Here’s the deal. In order to calculate vaccination rates by Zodiac sign, you need two things: vaccinations organized by birthday (your numerator), and the overall population organized by birthday (your denominator). Health departments can easily access the numerator, as it is standard for people to provide their birthdays along with other basic demographic information when they get vaccinated.
But the denominator is trickier. The average U.S. public health department doesn’t have access to the birthdays of every resident in its jurisdiction; some information might be available from a large hospital system or primary care network, but it wouldn’t be comprehensive. So, for an analysis like the Salt Lake County agency’s, a researcher needs to find a substitute.
In this case, the researchers used estimates of Zodiac sign representation in the entire U.S. population, apparently calculated in 2012. Not only are these numbers based on birthdays across the entire country (which could be pretty different from the birthdays in one Utah county!), they’re almost ten years old. There’s a lot of distance between these estimates and vaccination numbers among a 2021 Salt Lake City population.
The public health workers acknowledged that their analysis is “not super scientific” in interviews with the Salt Lake Tribune. Still, the widely-shared Twitter post itself could do with a few more caveats, in my opinion.
It’s now been almost two months since the CDC approved third vaccine doses for patients with weakened immune systems—and over two weeks since the agency approved third Pfizer doses for patients with increased breakthrough case risk. Since August 13, the CDC’s dashboard says, about 7.3 million Americans have received a third dose.

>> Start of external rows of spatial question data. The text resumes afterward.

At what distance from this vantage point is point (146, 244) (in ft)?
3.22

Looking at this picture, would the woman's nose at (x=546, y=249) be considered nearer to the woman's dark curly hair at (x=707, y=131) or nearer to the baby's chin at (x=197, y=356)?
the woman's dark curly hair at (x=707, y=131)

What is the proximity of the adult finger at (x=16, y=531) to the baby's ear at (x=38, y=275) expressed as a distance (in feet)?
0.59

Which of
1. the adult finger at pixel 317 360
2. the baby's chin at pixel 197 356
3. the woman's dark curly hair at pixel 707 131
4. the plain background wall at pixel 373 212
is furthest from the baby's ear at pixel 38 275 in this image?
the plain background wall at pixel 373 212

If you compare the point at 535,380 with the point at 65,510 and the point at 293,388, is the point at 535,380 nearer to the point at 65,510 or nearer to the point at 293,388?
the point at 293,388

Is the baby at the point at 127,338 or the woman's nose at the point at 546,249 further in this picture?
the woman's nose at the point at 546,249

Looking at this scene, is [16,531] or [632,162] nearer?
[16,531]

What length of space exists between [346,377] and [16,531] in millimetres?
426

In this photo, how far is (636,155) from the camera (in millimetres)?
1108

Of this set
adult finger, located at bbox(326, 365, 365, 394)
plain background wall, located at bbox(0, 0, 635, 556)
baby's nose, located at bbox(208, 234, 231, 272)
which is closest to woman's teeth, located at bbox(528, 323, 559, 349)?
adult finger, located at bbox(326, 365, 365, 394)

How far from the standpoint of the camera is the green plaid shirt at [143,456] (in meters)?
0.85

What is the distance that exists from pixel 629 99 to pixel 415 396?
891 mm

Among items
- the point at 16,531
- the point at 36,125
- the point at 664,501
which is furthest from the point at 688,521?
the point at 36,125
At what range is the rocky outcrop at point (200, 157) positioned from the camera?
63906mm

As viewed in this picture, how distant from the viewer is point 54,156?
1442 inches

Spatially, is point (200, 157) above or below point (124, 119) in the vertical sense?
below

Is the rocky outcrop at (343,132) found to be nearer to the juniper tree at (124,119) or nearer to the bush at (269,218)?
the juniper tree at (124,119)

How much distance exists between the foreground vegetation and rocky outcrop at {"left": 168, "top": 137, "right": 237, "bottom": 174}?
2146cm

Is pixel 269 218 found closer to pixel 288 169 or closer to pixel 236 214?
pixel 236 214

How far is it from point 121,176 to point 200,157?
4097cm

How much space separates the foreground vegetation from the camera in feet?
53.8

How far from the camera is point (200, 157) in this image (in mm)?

As I mentioned in today’s National Numbers post, these booster shots are obfuscating the country’s vaccination trends. Over one million people have been vaccinated every day for the past week, but roughly half of those people were getting their booster shots.
One might think I am sourcing that daily booster shot number from the CDC dashboard, but no: it comes, as many key COVID-19 data updates do these days, from the Twitter account of White House COVID-19 Data Director Cyrus Shahpar. The CDC has yet to add any booster shot data to its dashboard beyond a total count of doses administered.
Much as I appreciate Shahpar’s daily updates, I would like to see the agency add those daily booster shot counts to its dashboard. And why stop there? The CDC should also provide information on the demographics of those getting booster shots, such as age and race/ethnicity, as well as geographic trends.
Notably, the New York Times has added a booster shot trendline to its vaccination dashboard; see the chart titled “New reported people vaccinated.” As I noted last week, 15 states have added booster shots to their vaccine dashboards and reports as well, including three states that are reporting demographic breakdowns. The CDC is behind the data reporting curve, as usual.
On June 30, Nebraska’s public health department discontinued its COVID-19 dashboard. The dashboard had provided daily updates for cases, deaths, vaccinations, and other metrics. After June 30, it was replaced with a stripped-down “Weekly Data Update,” providing a few major metrics, such as the cases reported and vaccine doses administered in the past week. This update is posted every Wednesday.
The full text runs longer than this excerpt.